My Muse
I still remembered the day I started seeing you differently. It was a day that started like the other days. The world appears monochrome to me ever since I lost the will to live, the day I lose myself. I have become used to it and had even accepted that I can no longer paint beautiful sceneries because all I could ever create since then was sad imagery, fully reflecting what is happening in me. However, that all changed when I saw you that day. Making people laugh and you seem so incredibly clueless about how you make others happy. Just for that instance, I saw the colors bloom around you.
As I write this, I am reminded of that moment and I can not stop myself from crying just a bit. That day, you changed me, whether you know it or not. I did not mean that I wanted to be with you, or I wanted you to be mine. I knew back then that I have my own problems to take care of before I even thought of relationships, and I would never dare bring you into the dark world that I face everyday.

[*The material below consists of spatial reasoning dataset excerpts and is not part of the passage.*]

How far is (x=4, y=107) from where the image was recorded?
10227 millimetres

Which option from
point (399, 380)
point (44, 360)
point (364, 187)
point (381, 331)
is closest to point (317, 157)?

You changed my world, and I gave myself a second chance to live again. I wish I could have told you how grateful I was that you exist. I hope I had told you that it was because of you that I can still write and paint again.
It is because of you that I am still alive to find new interests to try. My wonderful muse, no one ever comes close to what I felt back then. I hesitate to call it any word for I fear that my limited vocabulary is not enough to capture the essence of that moment. Still, I remember it and sometimes I wish I could forget, because the memories are starting to get a bit too much. I want to live without needing a muse.
I think I have not needed you for quite some time but I still remember you, and it leaves me feeling melancholy. I am still filled with regrets that the only thing I did to thank you was to write you one letter. I hope that I was able to be more confident to tell you thank you.
I want to be like you someday. I want to make someone feel like life is worth living for. You were my muse for a long time, but I feel like I could finally let you go now along with the regrets of the words I should have said.
Thank you for the memories. Thank you for giving me strength when I was so close to giving up again. If our paths crossed once again, I wish I could tell you that your existence helped me stay alive.